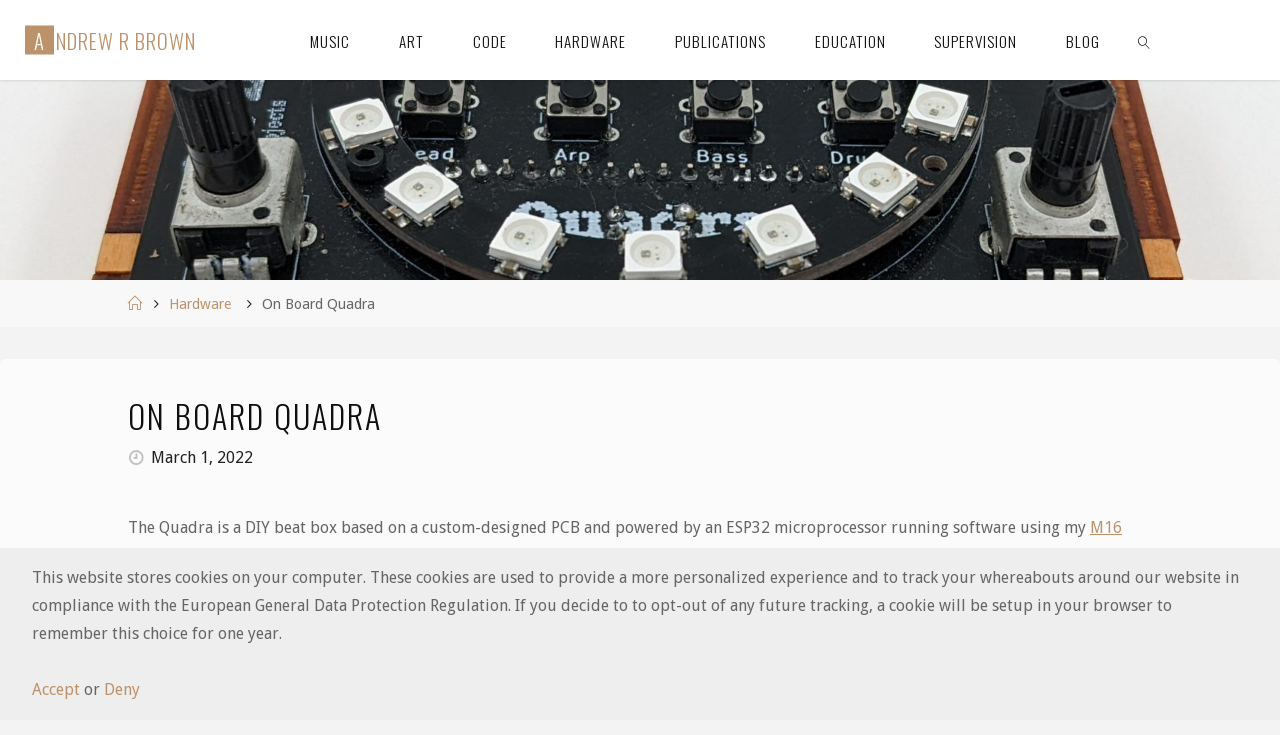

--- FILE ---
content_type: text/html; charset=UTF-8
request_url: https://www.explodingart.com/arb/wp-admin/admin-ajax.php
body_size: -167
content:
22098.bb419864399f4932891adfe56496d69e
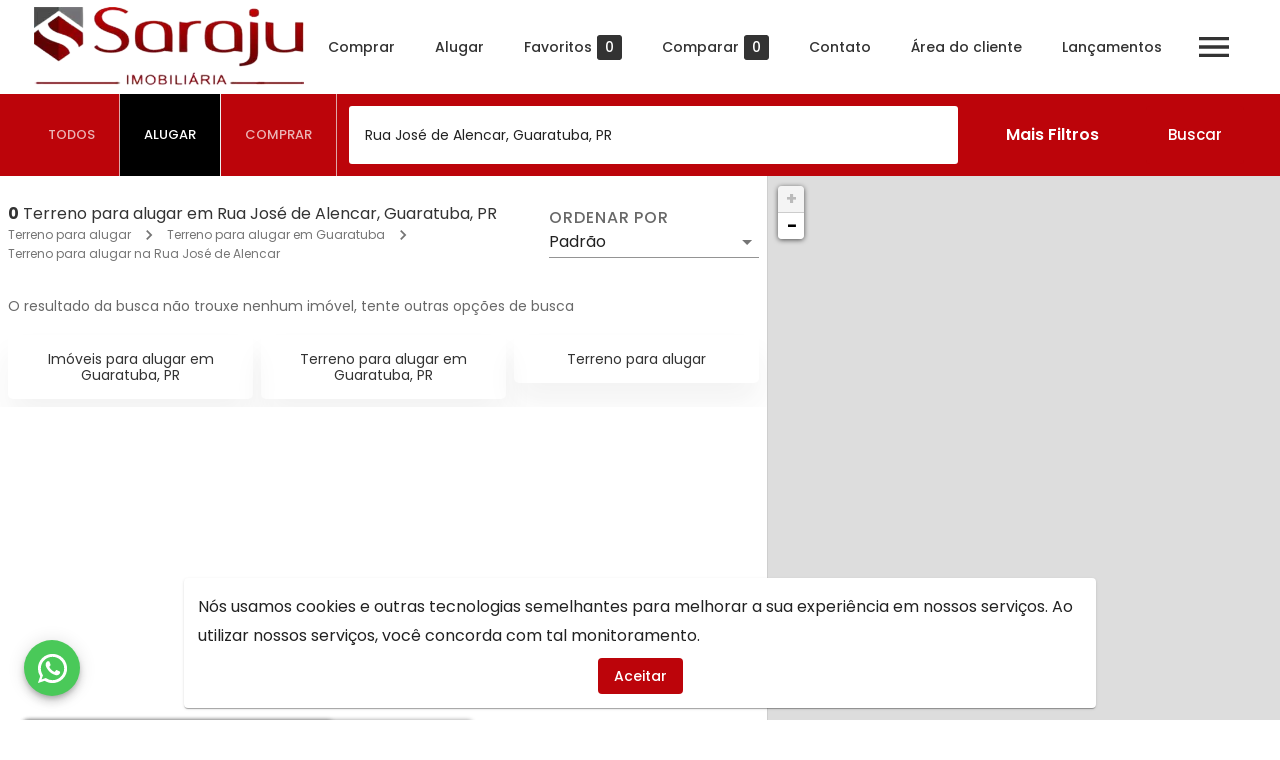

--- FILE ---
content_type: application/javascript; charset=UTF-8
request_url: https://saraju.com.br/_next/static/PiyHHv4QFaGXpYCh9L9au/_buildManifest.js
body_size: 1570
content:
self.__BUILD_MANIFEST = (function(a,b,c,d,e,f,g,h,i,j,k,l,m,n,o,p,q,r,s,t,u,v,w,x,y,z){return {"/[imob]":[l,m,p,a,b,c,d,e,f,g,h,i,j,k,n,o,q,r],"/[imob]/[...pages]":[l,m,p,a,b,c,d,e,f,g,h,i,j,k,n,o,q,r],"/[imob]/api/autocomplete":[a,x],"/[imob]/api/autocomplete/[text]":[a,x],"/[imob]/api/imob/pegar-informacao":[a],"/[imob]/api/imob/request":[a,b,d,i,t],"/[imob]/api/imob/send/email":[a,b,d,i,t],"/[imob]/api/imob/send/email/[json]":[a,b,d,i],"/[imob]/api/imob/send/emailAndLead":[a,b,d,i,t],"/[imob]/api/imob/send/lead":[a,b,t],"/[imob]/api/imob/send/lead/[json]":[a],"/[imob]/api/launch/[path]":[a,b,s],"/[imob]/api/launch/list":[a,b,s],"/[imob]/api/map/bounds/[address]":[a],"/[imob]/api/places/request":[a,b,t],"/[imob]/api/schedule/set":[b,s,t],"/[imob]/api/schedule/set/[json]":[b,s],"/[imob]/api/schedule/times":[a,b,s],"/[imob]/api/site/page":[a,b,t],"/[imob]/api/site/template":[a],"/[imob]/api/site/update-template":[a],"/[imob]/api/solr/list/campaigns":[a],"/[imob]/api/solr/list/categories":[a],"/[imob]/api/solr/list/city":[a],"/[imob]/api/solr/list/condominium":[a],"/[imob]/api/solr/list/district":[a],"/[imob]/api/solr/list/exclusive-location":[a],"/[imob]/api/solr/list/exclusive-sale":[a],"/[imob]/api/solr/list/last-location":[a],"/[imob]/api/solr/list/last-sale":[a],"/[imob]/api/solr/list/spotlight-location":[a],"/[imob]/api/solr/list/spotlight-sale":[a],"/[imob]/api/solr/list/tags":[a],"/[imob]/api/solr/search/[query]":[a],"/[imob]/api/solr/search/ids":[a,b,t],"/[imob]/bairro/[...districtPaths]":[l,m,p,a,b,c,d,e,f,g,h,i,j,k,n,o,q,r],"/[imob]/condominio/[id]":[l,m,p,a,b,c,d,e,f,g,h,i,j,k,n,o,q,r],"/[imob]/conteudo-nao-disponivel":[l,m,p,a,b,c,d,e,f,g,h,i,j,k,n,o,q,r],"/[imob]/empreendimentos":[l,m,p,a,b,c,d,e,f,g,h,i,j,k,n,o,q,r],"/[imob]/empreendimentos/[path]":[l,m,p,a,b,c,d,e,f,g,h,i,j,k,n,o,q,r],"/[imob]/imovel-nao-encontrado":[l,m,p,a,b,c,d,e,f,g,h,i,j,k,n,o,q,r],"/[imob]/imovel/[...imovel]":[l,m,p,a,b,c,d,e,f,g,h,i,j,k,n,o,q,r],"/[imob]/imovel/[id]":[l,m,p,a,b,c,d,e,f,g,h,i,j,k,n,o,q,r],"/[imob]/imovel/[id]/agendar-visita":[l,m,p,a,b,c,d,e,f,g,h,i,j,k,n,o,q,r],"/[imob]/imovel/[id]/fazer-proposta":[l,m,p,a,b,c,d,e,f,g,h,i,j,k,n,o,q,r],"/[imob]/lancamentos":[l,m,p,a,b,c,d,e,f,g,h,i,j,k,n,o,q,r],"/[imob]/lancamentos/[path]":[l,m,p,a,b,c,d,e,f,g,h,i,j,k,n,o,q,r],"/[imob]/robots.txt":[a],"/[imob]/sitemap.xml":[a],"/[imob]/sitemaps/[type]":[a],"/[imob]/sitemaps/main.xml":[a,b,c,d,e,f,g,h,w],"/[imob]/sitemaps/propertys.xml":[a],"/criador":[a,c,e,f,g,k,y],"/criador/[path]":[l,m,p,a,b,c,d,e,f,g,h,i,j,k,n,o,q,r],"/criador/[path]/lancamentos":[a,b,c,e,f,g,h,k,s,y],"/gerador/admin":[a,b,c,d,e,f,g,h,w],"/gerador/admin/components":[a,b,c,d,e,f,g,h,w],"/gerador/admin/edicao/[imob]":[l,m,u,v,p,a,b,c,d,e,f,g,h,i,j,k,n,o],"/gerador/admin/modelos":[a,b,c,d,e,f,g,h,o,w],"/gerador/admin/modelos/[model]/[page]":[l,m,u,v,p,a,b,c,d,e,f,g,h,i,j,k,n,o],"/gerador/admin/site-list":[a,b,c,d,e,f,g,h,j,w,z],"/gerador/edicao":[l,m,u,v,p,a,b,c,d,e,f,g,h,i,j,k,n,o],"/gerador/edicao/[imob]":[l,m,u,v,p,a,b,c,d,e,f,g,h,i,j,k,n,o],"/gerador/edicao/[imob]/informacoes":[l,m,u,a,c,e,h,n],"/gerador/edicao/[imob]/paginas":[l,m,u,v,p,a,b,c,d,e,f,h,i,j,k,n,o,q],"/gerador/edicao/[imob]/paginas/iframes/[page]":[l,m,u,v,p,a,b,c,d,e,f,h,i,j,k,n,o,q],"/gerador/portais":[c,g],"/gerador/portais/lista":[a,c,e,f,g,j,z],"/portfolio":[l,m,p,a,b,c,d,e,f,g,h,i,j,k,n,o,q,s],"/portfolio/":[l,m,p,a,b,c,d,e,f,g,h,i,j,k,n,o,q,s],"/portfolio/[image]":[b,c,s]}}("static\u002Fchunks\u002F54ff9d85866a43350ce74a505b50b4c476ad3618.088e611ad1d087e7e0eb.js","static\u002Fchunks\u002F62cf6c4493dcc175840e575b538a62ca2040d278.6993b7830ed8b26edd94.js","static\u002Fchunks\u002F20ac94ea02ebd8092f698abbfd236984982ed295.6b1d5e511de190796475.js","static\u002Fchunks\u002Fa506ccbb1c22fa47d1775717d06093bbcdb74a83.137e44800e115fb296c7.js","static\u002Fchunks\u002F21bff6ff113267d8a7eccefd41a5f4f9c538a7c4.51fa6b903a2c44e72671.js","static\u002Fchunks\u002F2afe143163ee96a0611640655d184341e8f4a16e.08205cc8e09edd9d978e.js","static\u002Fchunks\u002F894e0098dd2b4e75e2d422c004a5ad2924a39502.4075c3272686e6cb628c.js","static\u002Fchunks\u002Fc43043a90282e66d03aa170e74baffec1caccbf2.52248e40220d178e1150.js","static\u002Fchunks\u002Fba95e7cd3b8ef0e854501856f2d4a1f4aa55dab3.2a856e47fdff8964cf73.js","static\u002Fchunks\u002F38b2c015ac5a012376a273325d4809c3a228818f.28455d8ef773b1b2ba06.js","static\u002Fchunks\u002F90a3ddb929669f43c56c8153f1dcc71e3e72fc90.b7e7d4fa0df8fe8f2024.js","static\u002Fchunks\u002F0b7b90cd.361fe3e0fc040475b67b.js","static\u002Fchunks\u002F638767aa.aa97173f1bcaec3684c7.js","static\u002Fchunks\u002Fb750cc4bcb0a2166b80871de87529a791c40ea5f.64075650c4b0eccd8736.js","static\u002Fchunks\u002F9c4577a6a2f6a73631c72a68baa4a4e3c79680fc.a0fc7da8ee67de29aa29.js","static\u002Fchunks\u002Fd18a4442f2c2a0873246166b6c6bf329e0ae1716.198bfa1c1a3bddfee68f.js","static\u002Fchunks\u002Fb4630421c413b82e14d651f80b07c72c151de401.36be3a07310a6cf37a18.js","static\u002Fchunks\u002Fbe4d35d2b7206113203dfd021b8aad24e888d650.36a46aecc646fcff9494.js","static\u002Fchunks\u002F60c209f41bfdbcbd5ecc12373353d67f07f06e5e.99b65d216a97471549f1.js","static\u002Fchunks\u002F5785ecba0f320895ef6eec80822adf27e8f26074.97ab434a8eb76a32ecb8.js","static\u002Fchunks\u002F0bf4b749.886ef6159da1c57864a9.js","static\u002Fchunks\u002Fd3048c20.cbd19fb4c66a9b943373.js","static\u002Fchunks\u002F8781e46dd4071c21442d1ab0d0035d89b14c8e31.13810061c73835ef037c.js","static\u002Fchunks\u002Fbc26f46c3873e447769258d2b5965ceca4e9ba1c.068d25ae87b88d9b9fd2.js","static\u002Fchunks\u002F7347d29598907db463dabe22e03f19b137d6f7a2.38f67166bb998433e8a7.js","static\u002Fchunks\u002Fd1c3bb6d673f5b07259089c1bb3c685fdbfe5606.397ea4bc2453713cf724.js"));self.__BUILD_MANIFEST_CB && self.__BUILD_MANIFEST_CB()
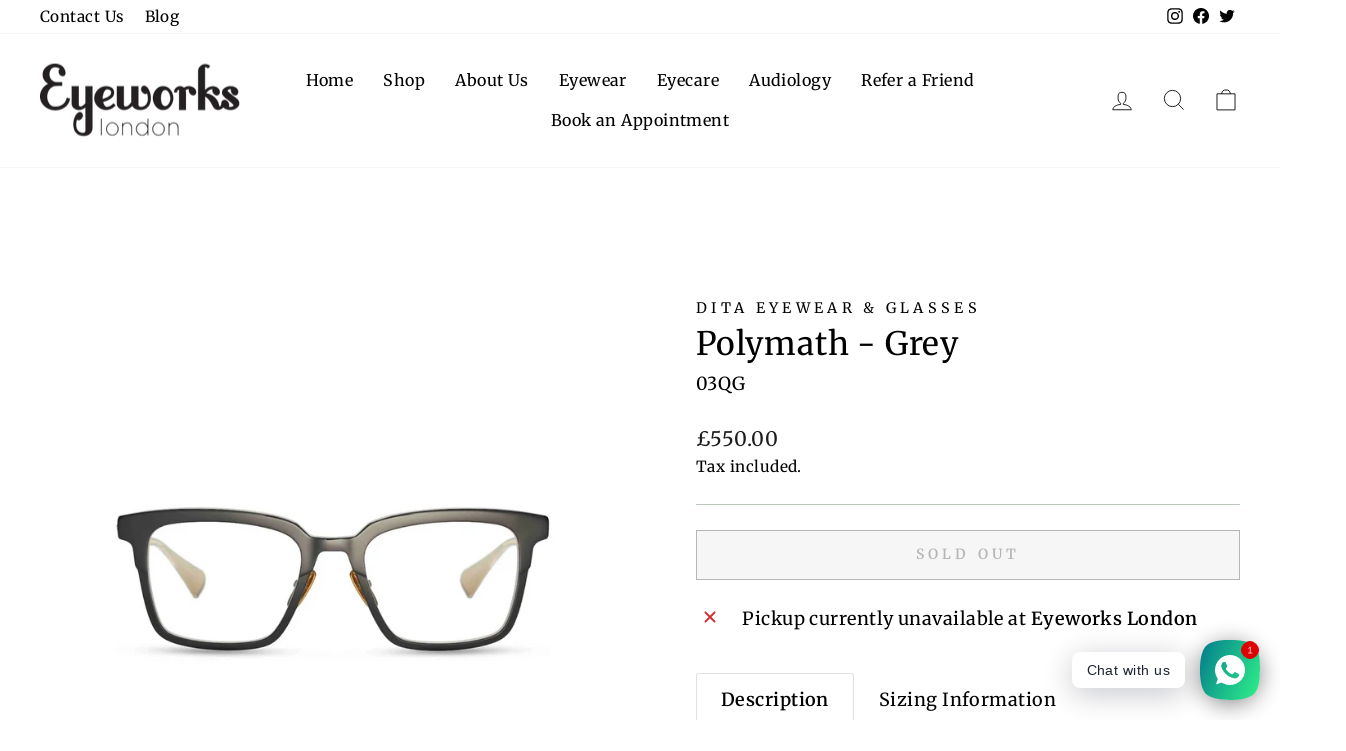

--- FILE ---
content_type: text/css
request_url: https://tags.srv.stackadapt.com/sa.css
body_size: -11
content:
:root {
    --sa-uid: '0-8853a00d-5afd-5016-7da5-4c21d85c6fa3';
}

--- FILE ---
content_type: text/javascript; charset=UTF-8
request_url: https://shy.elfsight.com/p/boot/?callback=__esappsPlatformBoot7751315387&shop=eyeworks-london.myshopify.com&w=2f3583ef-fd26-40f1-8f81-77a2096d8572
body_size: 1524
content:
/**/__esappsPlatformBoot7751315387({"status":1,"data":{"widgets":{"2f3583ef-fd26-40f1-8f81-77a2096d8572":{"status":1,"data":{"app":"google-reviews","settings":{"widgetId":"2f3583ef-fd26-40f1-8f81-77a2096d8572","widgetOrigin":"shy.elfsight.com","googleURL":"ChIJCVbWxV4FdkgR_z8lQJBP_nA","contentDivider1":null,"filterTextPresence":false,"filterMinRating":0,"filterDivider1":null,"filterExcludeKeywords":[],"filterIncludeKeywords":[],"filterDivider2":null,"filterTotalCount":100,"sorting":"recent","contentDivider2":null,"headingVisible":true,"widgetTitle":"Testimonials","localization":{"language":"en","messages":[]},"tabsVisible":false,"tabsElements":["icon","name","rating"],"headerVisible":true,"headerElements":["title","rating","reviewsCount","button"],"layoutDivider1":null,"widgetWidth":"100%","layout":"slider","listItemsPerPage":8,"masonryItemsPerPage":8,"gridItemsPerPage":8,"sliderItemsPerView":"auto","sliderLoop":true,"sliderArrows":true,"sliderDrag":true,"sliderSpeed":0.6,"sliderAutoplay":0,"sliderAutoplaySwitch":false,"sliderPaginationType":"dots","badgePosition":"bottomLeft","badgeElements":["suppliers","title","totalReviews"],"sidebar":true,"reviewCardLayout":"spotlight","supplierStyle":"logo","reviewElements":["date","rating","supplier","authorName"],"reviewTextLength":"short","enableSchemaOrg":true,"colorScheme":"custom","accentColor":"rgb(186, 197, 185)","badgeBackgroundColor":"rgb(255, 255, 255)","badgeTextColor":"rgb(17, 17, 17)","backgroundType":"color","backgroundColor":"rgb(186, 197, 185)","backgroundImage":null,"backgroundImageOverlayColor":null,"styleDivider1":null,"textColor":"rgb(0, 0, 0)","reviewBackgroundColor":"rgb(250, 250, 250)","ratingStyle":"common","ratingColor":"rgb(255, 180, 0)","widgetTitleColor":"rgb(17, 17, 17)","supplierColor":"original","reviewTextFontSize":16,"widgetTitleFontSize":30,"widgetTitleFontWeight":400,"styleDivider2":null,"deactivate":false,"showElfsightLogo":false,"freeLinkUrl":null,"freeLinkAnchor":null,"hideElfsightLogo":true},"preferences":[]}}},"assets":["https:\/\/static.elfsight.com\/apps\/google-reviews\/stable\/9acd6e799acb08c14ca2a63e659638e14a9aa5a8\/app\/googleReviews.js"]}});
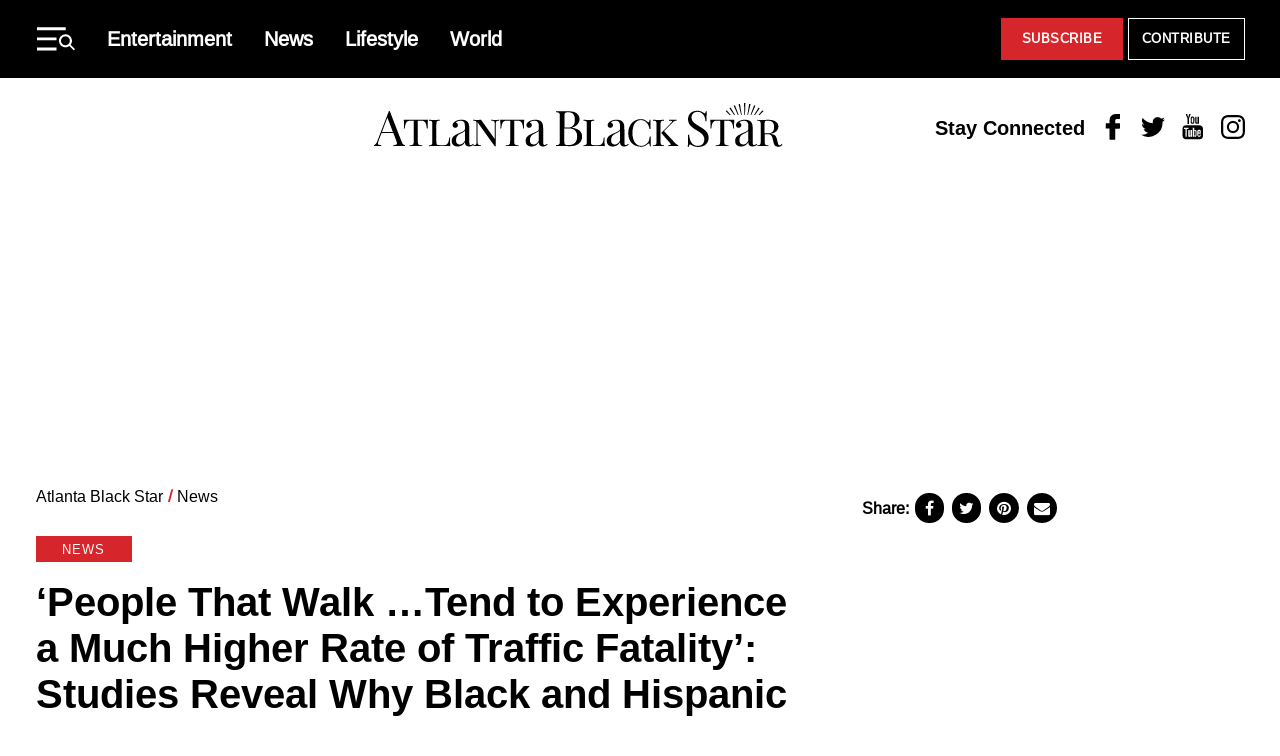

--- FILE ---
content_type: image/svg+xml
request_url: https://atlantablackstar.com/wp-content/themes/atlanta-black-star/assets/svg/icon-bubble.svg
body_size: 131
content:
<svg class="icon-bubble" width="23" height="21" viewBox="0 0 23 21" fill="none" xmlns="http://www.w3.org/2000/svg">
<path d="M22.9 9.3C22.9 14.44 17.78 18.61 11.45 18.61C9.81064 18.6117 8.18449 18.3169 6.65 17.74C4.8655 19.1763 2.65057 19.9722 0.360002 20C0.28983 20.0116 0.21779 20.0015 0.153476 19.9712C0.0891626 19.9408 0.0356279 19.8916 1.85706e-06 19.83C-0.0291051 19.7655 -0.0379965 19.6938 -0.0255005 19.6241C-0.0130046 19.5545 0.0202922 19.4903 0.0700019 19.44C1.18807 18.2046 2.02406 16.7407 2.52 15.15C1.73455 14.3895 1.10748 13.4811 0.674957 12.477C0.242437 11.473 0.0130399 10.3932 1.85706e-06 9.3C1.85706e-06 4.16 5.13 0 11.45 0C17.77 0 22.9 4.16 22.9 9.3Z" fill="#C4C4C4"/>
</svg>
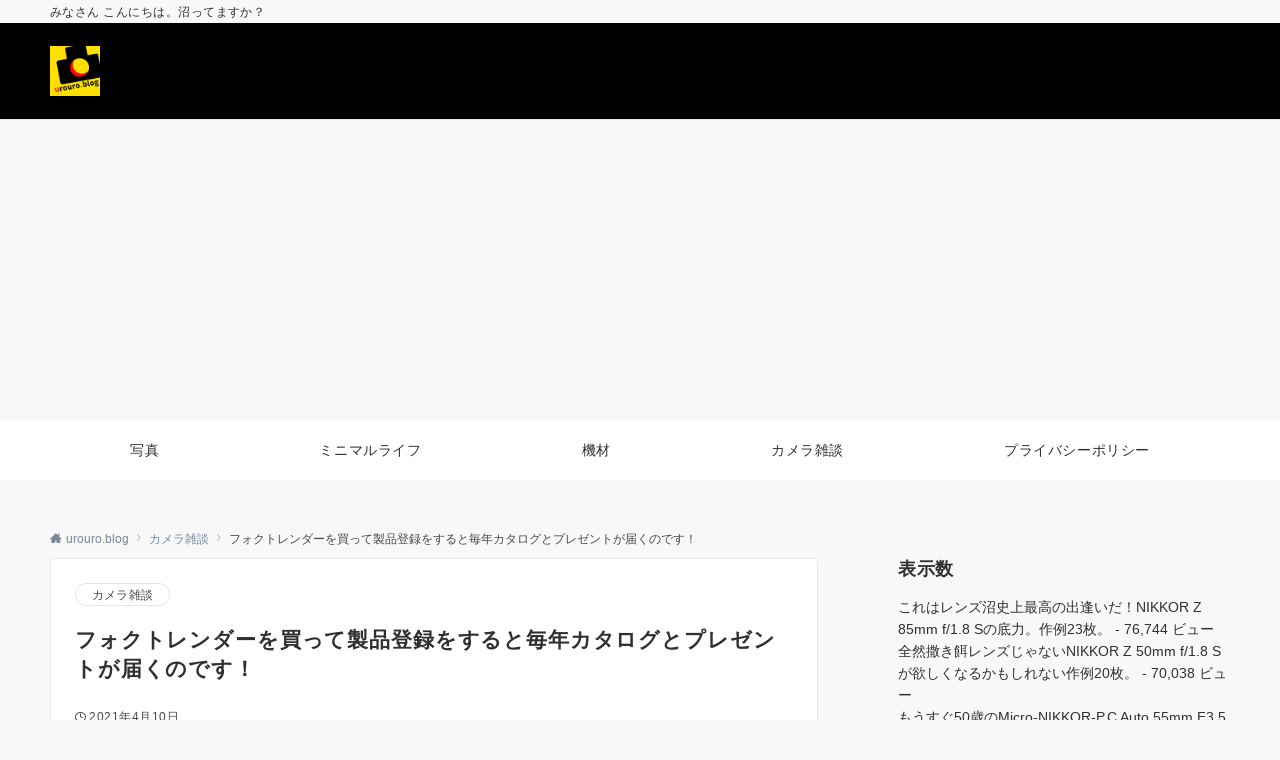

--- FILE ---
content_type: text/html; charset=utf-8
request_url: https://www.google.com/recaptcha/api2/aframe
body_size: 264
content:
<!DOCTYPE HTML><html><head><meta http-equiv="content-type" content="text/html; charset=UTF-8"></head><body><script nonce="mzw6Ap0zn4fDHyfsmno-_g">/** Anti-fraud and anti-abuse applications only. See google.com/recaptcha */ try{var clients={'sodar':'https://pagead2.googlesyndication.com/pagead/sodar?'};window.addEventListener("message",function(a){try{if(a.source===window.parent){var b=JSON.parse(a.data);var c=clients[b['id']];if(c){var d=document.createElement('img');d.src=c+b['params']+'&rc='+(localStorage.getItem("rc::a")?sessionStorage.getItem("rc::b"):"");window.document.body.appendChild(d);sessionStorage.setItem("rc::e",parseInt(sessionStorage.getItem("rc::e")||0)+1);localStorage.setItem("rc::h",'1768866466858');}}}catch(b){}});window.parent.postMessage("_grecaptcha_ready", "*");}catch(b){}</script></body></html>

++++++

> [EXERCISE OBJECTIVE]
What lines above contain "javascript"? Copy them out.

> [EXERCISE RESULT]
content_type: application/javascript; charset=UTF-8
content_type: text/javascript; charset=UTF-8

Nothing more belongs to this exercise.